Cão de pastor mongol

Agora no mundo existem mais de quinhentas raças de cães, muitas das quais foram criadas recentemente. A prática confirma que os representantes da raça mais antiga têm sempre melhor adaptabilidade à vida e, entre os seus congêneres, distinguem-se pela alta inteligência e fisiologia saudável. Tudo isso se aplica em toda a extensão aos banshees, que já quase 14 mil anos estão acompanhando fielmente os pastores, ajudando-os a rebanho seus rebanhos sobre as grandes planícies da Mongólia.

A história do cão pastor da Mongólia

Esses cães são considerados os ancestrais dos cães pastores da Ásia Central e do Cáucaso , mas essa raça tem pouca conexão com o cão pastor de Tuva e com o lobo buryat-mongol. O nome local desta raça é o banhar da Mongólia, que significa bochechas rechonchudas ou ricas em penugem. Mais raramente, esses cães são chamados Baavgai (como bearish-like) em sua terra natal, que caracteriza visualmente a peculiaridade desta raça antiga. Imagens do cão mongol Banhar podem ser encontradas em lápides, petróglifos, em amostras de pinturas religiosas. Há lendas contando como a raça de cães Banhar apareceu na Mongólia. A tradição diz que um peregrino retornou do Tibete, junto com um cão de companhia de peito branco, que podia ver os terríveis espíritos malignos com seu segundo par de olhos.

O hábito de alguns cães desta raça adormecer sentado com os olhos abertos, levou ao aparecimento da fé dos moradores locais no fato de que eles rezam aos deuses por seus mestres. Eles até desejam que seus animais mortos retornem ao Tibete e renascem como seres humanos. E o assassinato do cachorro nessas partes nunca foi uma atividade de caridade, e até mesmo as antigas leis os protegiam da violação de mãos malignas, que não podem ser encontradas em nenhum outro país do mundo.
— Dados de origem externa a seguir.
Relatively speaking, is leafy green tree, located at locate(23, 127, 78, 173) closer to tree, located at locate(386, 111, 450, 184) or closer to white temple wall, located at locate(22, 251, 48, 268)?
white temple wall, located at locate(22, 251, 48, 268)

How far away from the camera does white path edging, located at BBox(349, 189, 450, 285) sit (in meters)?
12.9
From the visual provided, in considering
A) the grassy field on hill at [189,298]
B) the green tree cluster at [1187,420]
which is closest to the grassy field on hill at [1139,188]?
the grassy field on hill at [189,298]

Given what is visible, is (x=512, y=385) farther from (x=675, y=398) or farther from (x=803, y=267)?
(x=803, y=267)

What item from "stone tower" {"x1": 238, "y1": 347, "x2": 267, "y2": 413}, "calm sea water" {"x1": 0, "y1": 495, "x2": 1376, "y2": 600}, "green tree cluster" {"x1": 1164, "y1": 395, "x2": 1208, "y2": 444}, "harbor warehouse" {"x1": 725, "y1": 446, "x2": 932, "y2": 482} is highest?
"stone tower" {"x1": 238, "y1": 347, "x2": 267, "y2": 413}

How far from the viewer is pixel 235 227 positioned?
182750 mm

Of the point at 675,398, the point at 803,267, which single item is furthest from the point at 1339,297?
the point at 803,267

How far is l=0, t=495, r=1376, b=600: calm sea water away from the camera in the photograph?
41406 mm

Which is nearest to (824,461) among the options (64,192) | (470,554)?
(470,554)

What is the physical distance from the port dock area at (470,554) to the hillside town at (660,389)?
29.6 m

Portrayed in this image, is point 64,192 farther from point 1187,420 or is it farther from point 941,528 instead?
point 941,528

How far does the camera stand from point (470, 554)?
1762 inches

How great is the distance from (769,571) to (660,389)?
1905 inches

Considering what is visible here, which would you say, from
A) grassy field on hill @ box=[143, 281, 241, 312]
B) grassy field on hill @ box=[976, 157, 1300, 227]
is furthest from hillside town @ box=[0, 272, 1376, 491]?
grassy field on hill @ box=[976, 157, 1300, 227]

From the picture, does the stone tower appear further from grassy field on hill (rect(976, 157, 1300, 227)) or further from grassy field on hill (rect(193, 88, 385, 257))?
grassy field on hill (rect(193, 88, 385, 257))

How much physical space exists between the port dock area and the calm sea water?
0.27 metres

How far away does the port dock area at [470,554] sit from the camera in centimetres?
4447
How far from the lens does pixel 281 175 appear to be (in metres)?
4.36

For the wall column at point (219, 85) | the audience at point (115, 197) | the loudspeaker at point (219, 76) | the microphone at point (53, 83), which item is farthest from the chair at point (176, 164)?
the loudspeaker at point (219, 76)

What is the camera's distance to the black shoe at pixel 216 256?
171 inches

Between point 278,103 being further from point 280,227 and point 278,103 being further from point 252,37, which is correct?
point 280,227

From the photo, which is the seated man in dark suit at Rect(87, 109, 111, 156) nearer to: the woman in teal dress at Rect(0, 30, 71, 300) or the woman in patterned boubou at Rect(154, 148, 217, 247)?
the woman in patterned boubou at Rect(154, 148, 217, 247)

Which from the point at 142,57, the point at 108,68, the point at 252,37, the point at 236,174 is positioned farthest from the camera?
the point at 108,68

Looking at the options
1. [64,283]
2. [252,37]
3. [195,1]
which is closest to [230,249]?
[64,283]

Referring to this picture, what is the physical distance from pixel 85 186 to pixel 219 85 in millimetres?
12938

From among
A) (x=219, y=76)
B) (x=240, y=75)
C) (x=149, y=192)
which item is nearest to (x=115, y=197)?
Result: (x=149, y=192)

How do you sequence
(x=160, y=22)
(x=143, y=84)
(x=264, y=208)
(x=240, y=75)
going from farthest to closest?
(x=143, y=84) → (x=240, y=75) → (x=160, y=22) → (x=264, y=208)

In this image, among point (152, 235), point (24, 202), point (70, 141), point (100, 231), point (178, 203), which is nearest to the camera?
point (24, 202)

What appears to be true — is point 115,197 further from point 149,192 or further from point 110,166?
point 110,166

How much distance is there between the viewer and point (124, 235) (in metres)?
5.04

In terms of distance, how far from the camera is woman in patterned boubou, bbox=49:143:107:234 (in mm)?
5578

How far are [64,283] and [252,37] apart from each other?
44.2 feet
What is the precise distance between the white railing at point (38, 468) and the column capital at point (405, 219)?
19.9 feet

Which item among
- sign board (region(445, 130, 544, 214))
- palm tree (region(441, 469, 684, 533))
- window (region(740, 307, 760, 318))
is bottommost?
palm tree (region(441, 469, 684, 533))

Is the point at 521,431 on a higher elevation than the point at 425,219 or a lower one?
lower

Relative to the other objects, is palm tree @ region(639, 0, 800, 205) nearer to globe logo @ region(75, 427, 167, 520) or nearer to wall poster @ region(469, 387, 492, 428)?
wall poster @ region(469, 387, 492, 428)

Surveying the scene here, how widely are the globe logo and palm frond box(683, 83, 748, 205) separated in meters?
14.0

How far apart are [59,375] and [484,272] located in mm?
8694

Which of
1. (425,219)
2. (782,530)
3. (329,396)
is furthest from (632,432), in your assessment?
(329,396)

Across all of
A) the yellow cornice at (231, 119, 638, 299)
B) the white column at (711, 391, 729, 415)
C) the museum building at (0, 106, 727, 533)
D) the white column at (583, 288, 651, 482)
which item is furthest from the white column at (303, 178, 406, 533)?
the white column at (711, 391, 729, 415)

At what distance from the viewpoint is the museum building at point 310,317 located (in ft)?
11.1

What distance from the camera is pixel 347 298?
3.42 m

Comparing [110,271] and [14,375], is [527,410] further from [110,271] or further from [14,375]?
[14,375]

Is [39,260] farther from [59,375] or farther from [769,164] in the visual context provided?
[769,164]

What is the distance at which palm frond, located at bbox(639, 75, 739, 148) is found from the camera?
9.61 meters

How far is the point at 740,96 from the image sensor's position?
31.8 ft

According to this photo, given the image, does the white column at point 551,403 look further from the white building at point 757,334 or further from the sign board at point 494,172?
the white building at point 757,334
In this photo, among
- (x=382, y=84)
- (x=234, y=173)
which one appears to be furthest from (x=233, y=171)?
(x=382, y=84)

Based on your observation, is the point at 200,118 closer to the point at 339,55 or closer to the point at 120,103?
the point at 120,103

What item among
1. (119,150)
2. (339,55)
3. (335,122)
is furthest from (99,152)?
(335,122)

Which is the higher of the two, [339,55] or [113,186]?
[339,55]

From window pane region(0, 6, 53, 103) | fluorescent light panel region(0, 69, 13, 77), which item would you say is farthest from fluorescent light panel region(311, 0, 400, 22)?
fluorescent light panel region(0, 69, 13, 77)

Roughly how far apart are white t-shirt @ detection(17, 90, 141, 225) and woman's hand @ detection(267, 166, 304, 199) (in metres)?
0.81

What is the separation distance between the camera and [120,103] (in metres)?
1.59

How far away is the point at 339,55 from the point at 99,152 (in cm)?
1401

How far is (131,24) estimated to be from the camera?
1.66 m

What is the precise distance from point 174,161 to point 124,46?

Descrição do cão pastor da raça mongol

A lã da franja pode ser comparada à pele de uma zibelina ou uma foca, tão brilhante e bonita. A ponta da cauda é decorada com uma escova de "pêlo de cavalo", que é mais comprida que a moldura. Tal ornamento que você não encontrará em nenhum outro lugar - é uma característica do pastor mongol. Em geral, a lã é um tema para uma conversa especial. Onde você verá 75 por cento abaixo no undercoat. Este indicador não foi atribuído a nenhum dos representantes dos mamíferos do nosso planeta.

Há pastores mongóis de três cores - um ochkarik preto-bronzeado, um ochkarik preto e muito menos freqüentemente você pode encontrar um banhara vermelho puro. Todos eles têm uma mancha branca hereditária no peito. O fluxo marrom avermelhado em sua lã preta, segundo a maioria dos especialistas, esses cães receberam de seus ancestrais selvagens - os lobos vermelhos que habitam a Ásia Central. A pelagem densa nos machos atinge um comprimento de 15 cm e forma uma juba peculiar na cabeça e no pescoço.

Representantes do cão pastor da Mongólia têm crescimento médio ou acima da média, musculatura densa. Os machos geralmente são maiores que as cadelas. O limite inferior do crescimento de uma cadela é 55 cm, e para cães - 60 cm A cabeça de um bangar é enorme com uma caveira larga. A peculiaridade de seu focinho é que ele tem um inchaço devido ao aumento da camada de gordura, o que ajuda a manter o calor e protege contra o superaquecimento dos seios nasais. Suas orelhas são pequenas, triangulares e baixas.

Cães desta raça sofreram um bom endurecimento nas duras condições da Grande Estepe, e são excelentes em lidar com predadores, protegendo os rebanhos deles. Mesmo na ausência do seu mestre, eles podem pastar o gado e caçar a besta. Talvez, apenas esta raça de cães tenha o mesmo intelecto escolar e o senso de uma equipe organizada, assim como seus principais oponentes - lobos. Todos os que lidaram com eles ficaram impressionados com a lealdade das proibições, controlabilidade e bom intelecto. Por sua natureza, eles são mais fleumáticos, em todas as situações, tentando parecer frios e legais. Recentemente, surgiu o interesse em relação a esta raça, e cada vez mais se pode encontrar anúncios sobre a venda de filhotes de pastor da Mongólia, o que torna possível ver as belezas dos banhos não só na foto ou no vídeo, mas também na vida real.